● Kutipan Pilihan
------------------------------------------------

Mahkamah Konstitusi (MK) menerima kunjungan 64 Mahasiswa Fakultas Syariah IAIN Bengkulu, Kamis (30/11). Mereka disambut Peneliti MK Helmi Kasim di Ruang Delegasi Lantai Empat. Dalam kunjungan, dirinya menjelaskan putusan MK yang memasukkan penghayat kepercayaan dalam kolom agama. Helmi menjelaskan ini untuk merespon pertanyaan salah satu mahasiswa. “Sebelum adanya putusan ini, MK telah ada pengujian Undang-Undang Penodaan Agama,” jelasnya.
Dari sini, pembahasan masuk dalam ranah aliran sesat dalam suatu agama. Bahwa aliran sesat secara sederhana adalah ajaran yang menyimpang dari isi pokok agama. Untuk menentukan aliran sesat atau tidak, jelas Helmi, yang menentukan adalah otoritas agama resmi. Pemerintah dalam hal ini tak boleh mengeluarkan pendapat mengenai sesatnya suatu aliran. Namun pemerintah berhak untuk mentertibkan aliran sesat dalam konteks di publik.
Lainnya, pembahasan juga masuk dalam ranah perlindungan agama resmi di Indonesia beserta aliran kepercayaan yang hidup di Indonesia. Pemaknaan perlindungan bagi penganut aliran kepercayaan dimaknai dengan memenuhi kebutuhan hak asasi mereka. Dalam konteks administrasi kependudukan ternyata ini belum terwujud. “Konteks terkini, para penghayat kepercayaan mendapat kesulitan dalam pengisian kolom agama di KTP. Ini membuat mereka harus berpura-pura mencantumkan salah satu lima agama besar di Indonesia,” jelasnya.
Dengan putusan MK ini, lanjut Helmi, akhirnya penghayat kepercayaan mendapatkan secara utuh hak asasinya dalam konteks pelayanan administrasi bernegara. Bahkan seorang Ateis pun, meskipun salah dalam konteks agama, dia tidak boleh direnggut hak asasinya sedikitpun. Hal demikian juga berlaku untuk penghayat kepercayaan.

------------------------------------------------

● Bahan
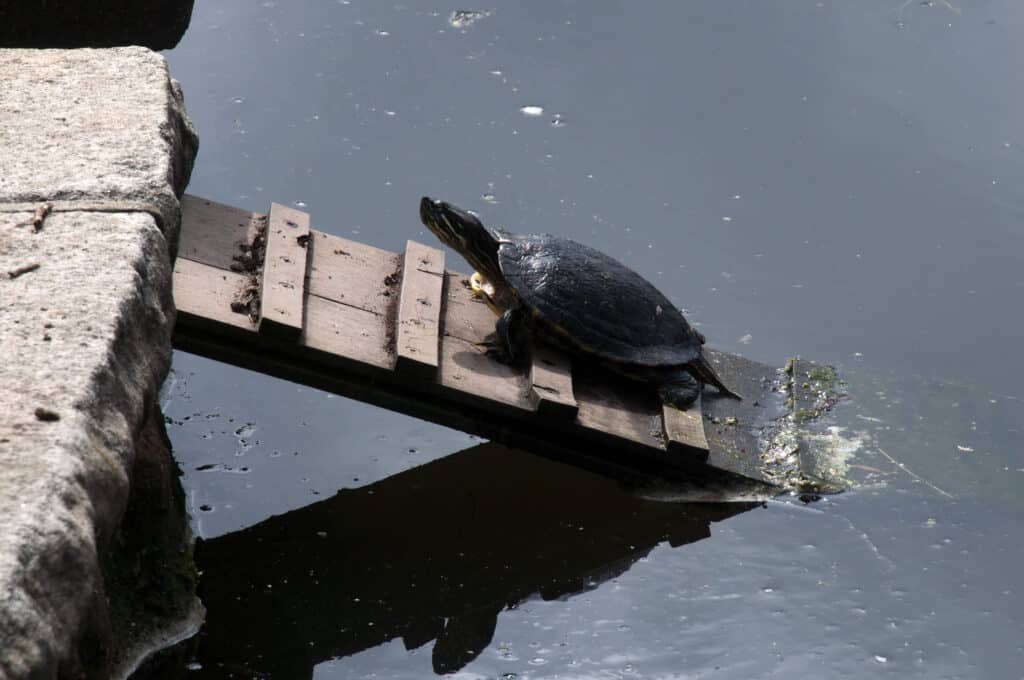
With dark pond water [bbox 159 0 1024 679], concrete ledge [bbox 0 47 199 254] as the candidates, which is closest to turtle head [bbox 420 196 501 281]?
dark pond water [bbox 159 0 1024 679]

------------------------------------------------

● Langkah yang Dilakukan
1. Salin kembali sebagian kutipan, mulai dari kata-kata yang memuat "Dari sini, pembahasan" dan berhenti setelah "konteks di publik.".
2. Menurut kutipan, pihak mana yang menentukan apakah suatu aliran itu sesat atau tidak?
Gunakan hanya kutipan sebagai sumber.

● Pembahasan Jawaban
1.
Dari sini, pembahasan masuk dalam ranah aliran sesat dalam suatu agama. Bahwa aliran sesat secara sederhana adalah ajaran yang menyimpang dari isi pokok agama. Untuk menentukan aliran sesat atau tidak, jelas Helmi, yang menentukan adalah otoritas agama resmi. Pemerintah dalam hal ini tak boleh mengeluarkan pendapat mengenai sesatnya suatu aliran. Namun pemerintah berhak untuk mentertibkan aliran sesat dalam konteks di publik.

2. Otoritas agama resmi.